I wasn't criticising Mordred's results, simply his use of part of a classical theory to prove results inconsistent with that theory. I suspect we ascribe different meanings to the phrase 'Mordred's analysis works.' Some gas laws are used in cosmology. I didn't see pV=nRt being used in your offsite references as a well known explanation of the cooling of the universe. Quote please. 'Energy is conserved' : can you demonstrate that your definition of energy conservation is the same as that used in pV=nRt?
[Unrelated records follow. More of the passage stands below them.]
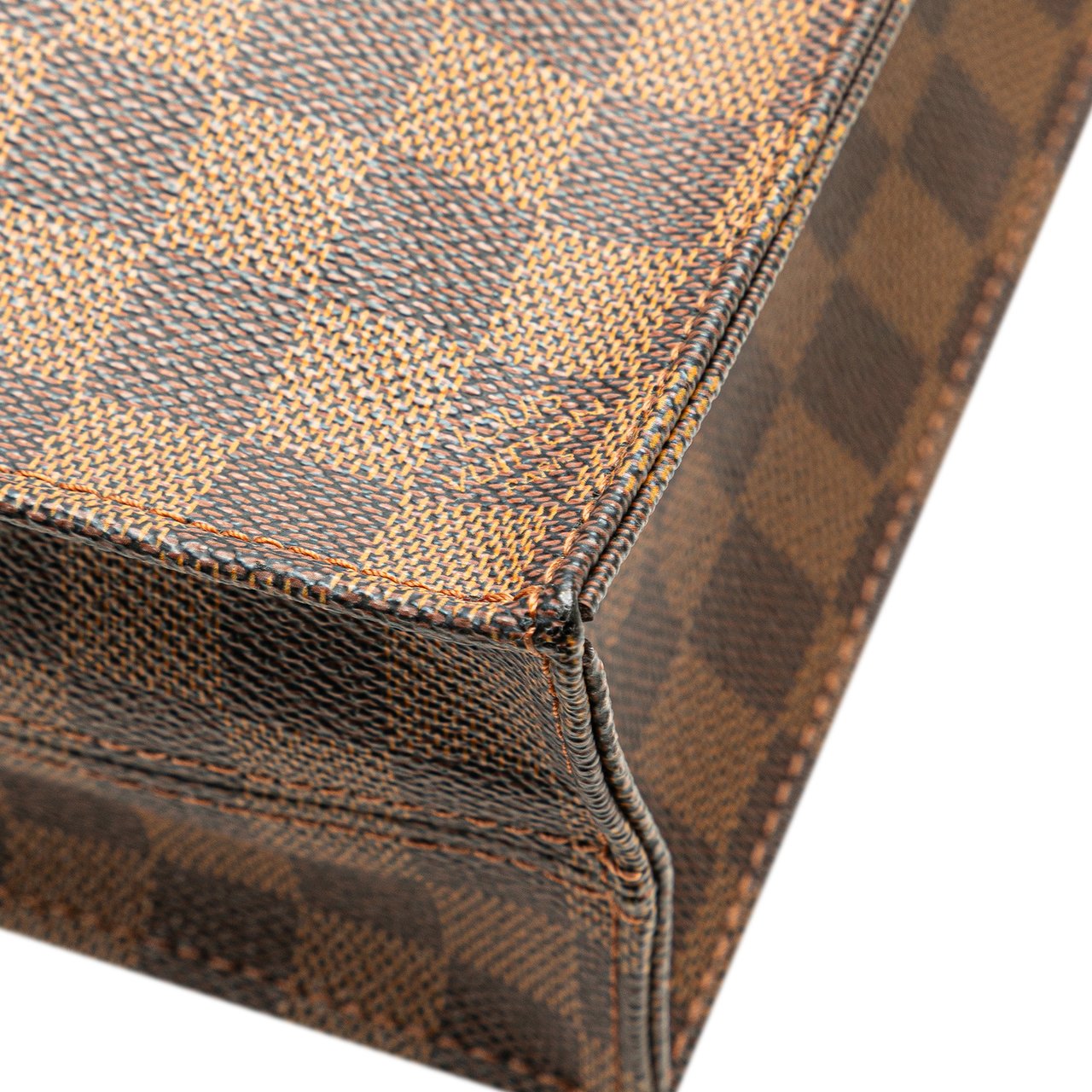 Louis Vuitton Damier Ebene Sac Plat Bruin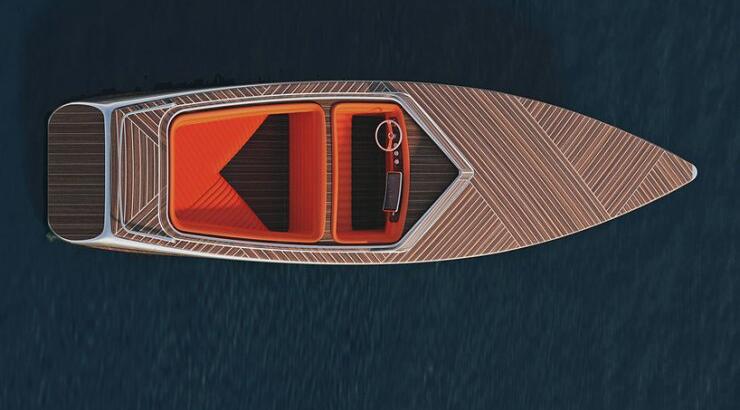 Ξύλινο σκάφος Zebra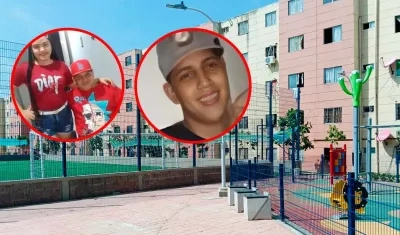 Las tres víctimas se encontraban en esta cancha cuando fueron atacadas a bala. 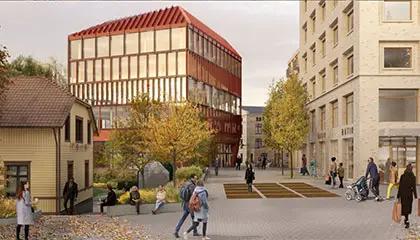 En visionsbild över framtidens Borås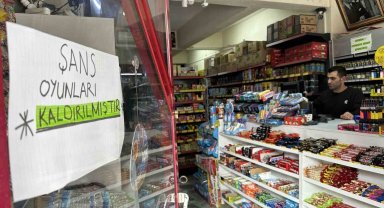 Çocuklarının rızkını kumara yatıranlara üzülen esnaf şans oyunlarını kaldırdı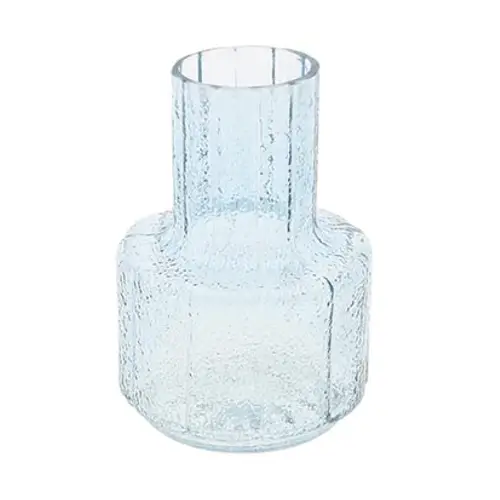 Glas Vase Striella blau D13.5cm H19cm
See eg. http://www.preposterousuniverse.com/blog/2010/02/22/energy-is-not-conserved/ Irritating isn't it when someone posts bare links because they're too lazy to quote or can't/won't present a possibly refutable argument? 'pressure in the FLRW metric is the direct result of particle to particle interactions. Reference and quote please, not just another set of offsite links. If you believe the above, presumably you think there was a sudden drop in pressure when the CMBR decoupled from matter, or the CMBR is still in equilibrium ie its photons are still interacting. Which is it? 'This is termed an adiabatic gas in thermodynamic terms.' CMBR cooling probably is adiabatic. From your reference https://en.m.wikipedia.org/wiki/Equation_of_state_(cosmology): As both equations agree 'that particles with higher kinetic energy exert greater pressure' and they are closely related I presume you are saying that [latex]w = \frac{p}{\rho}[/latex] and pV=nRt can be used interchangably in cosmology. I'm familiar with more than one scale factor so I don't know which you're referring to. Your scale factor is not referred to in your reference; perhaps you're confusing the symbol t(time) with T(temperature). Reading and trying to understand your references might help you avoid such errors. I'm guessing your scale factor is the first referred to here. I expect you can easily prove/refute the above using pV=nRt but here I demonstrate my close mindedness by saying your analysis will be incorrect.